In the history of Europe, it is as though waves of original participating peoples come lapping against the shore of a civilisation of onlooker consciousness, and the former are slowly dried out on the strands of the latter. I’m thinking of the Visigoths sacking Rome, for instance, and the Viking invasions of Europe. In both instances, a youthful and vigorous folk confronts a civilised one, and both are fundamentally transformed in the process.

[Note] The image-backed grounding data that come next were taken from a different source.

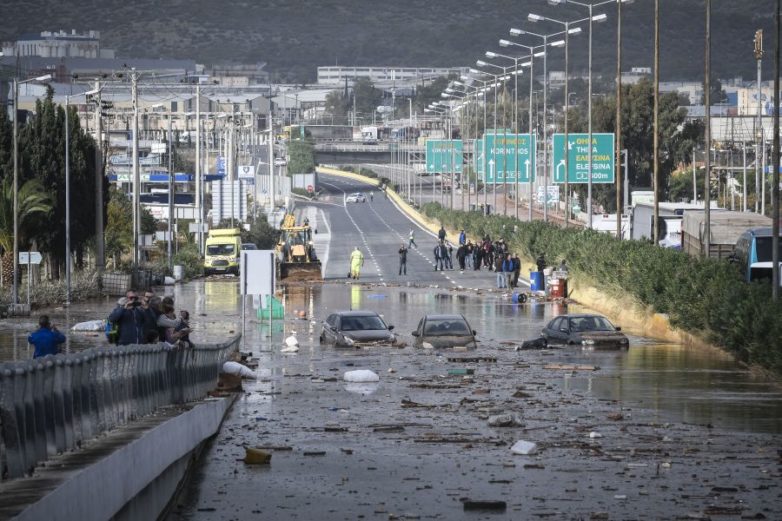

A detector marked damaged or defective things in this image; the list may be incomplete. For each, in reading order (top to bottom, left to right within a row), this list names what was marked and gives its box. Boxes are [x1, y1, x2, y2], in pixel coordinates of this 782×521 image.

damaged vehicle [318, 310, 398, 348]
damaged vehicle [410, 314, 478, 348]
damaged vehicle [544, 312, 632, 350]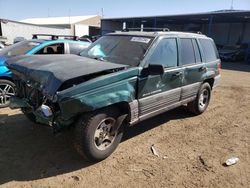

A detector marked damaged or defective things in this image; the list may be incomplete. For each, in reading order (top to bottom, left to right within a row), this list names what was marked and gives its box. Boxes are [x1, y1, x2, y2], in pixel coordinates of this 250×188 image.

crumpled hood [6, 54, 127, 95]
damaged suv [6, 31, 221, 162]
wrecked car [6, 31, 221, 162]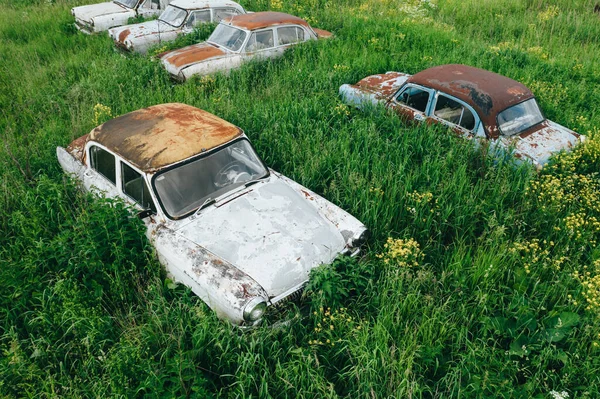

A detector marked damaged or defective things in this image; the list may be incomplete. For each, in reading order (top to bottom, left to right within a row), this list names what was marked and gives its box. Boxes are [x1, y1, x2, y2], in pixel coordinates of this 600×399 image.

abandoned car [72, 0, 173, 33]
car with rusty roof [72, 0, 173, 33]
white car with rusty roof [72, 0, 173, 33]
rusty car [72, 0, 173, 34]
car with rusty roof [108, 0, 246, 54]
white car with rusty roof [108, 0, 246, 54]
rusty car [108, 0, 246, 54]
abandoned car [109, 0, 246, 54]
rust patch [163, 44, 226, 69]
car with rusty roof [158, 11, 332, 81]
abandoned car [158, 11, 332, 81]
rusty car [158, 11, 332, 81]
white car with rusty roof [159, 11, 332, 81]
rusty roof [225, 11, 310, 30]
rust patch [225, 11, 310, 30]
rusty roof [88, 103, 241, 172]
rust patch [85, 103, 244, 172]
car with rusty roof [342, 63, 584, 169]
abandoned car [342, 63, 584, 169]
rusty car [342, 63, 584, 169]
white car with rusty roof [342, 63, 584, 169]
rust patch [406, 65, 536, 140]
rusty roof [408, 63, 536, 137]
abandoned car [57, 102, 366, 324]
white car with rusty roof [57, 102, 366, 324]
rusty car [57, 103, 366, 324]
car with rusty roof [56, 102, 368, 324]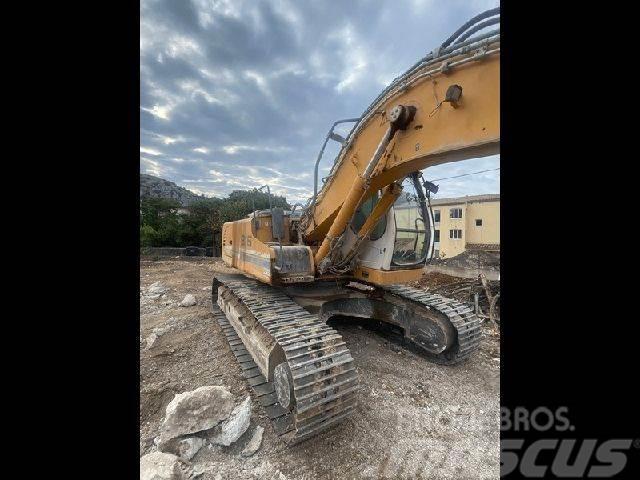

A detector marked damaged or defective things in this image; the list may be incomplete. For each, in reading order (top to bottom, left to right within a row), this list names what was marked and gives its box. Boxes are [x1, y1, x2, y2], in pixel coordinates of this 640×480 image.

broken concrete slab [180, 292, 198, 308]
broken concrete slab [160, 384, 235, 444]
broken concrete slab [210, 396, 250, 448]
broken concrete slab [241, 424, 264, 458]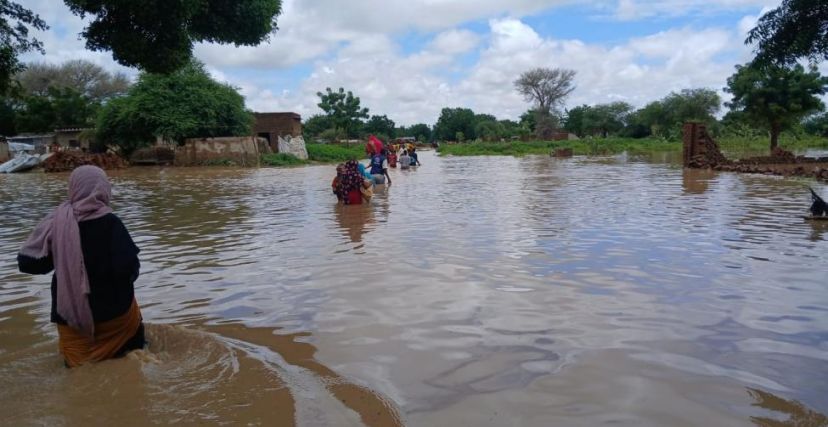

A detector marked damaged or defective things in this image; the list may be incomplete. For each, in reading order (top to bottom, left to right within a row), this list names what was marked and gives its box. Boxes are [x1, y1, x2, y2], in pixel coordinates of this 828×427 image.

damaged mud brick wall [43, 151, 128, 173]
damaged mud brick wall [176, 136, 260, 166]
damaged mud brick wall [680, 121, 828, 181]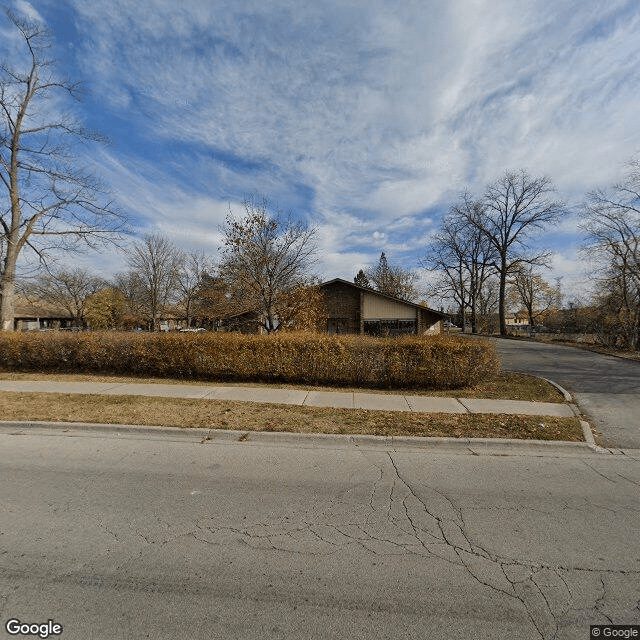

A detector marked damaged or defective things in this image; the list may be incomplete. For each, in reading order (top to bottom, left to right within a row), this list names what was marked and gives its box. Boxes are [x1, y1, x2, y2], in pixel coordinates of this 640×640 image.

cracked asphalt [0, 428, 636, 636]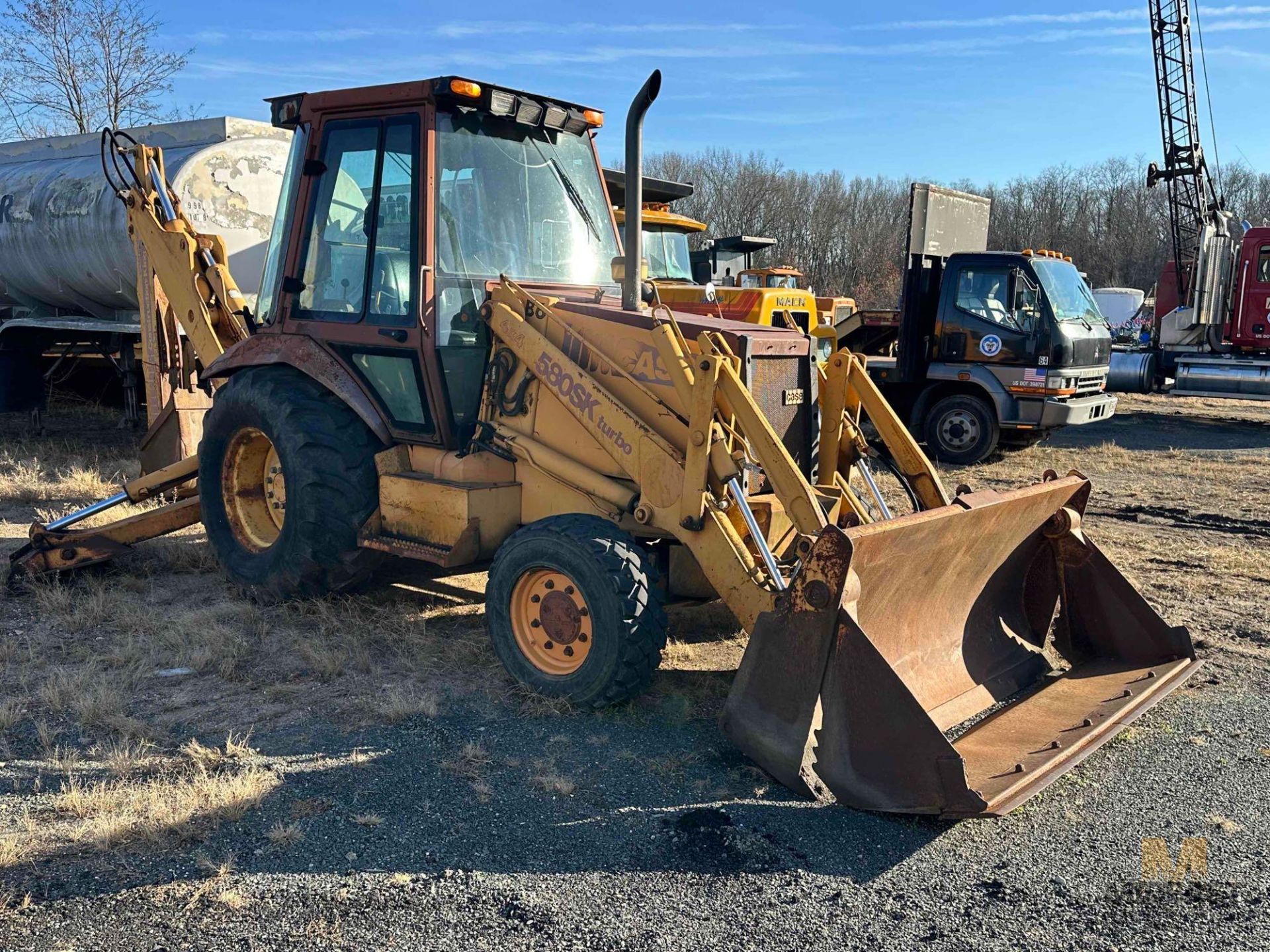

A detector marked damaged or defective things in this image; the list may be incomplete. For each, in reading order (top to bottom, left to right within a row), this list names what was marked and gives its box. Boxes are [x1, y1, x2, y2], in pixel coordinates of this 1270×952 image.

rusty loader bucket [725, 473, 1201, 814]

Another important aspect that makes the transition from original participation to onlooker consciousness so interesting is that each of us recapitulates an analogous “desiccation” in our own biographies, as we descend from the dreamy participation of childhood into the dry, prosaic, and utilitarian operations of adulthood. We could say each biography recapitulates the phylogeny of the race. It may become a source of personal inspiration to consider how our individual biographies simultaneously carry forward the story of the human race. A man who undertakes the magnum opus to unite the Sun and Moon in himself — reintegrating the separation inherent in onlooker consciousness into a higher union — also accomplishes this work on behalf of humankind. Hence it is written (by John Donne), “no man is an island… send not to know for whom the bell tolls, it tolls for thee.”

Barfield calls this next phase in the evolution of consciousness “final participation.” I have explored this theme under the rubric of Goethean science on other occasions. Goethe was indeed unconsciously pioneering the final participation that is the birthright of us all but the realisation of which depends on the individual efforts of each of us. Rudolf Steiner brought to fruition the capacity that germinated in Goethe’s work and this progression, together with Barfield’s role in it, was the subject of my doctoral dissertation.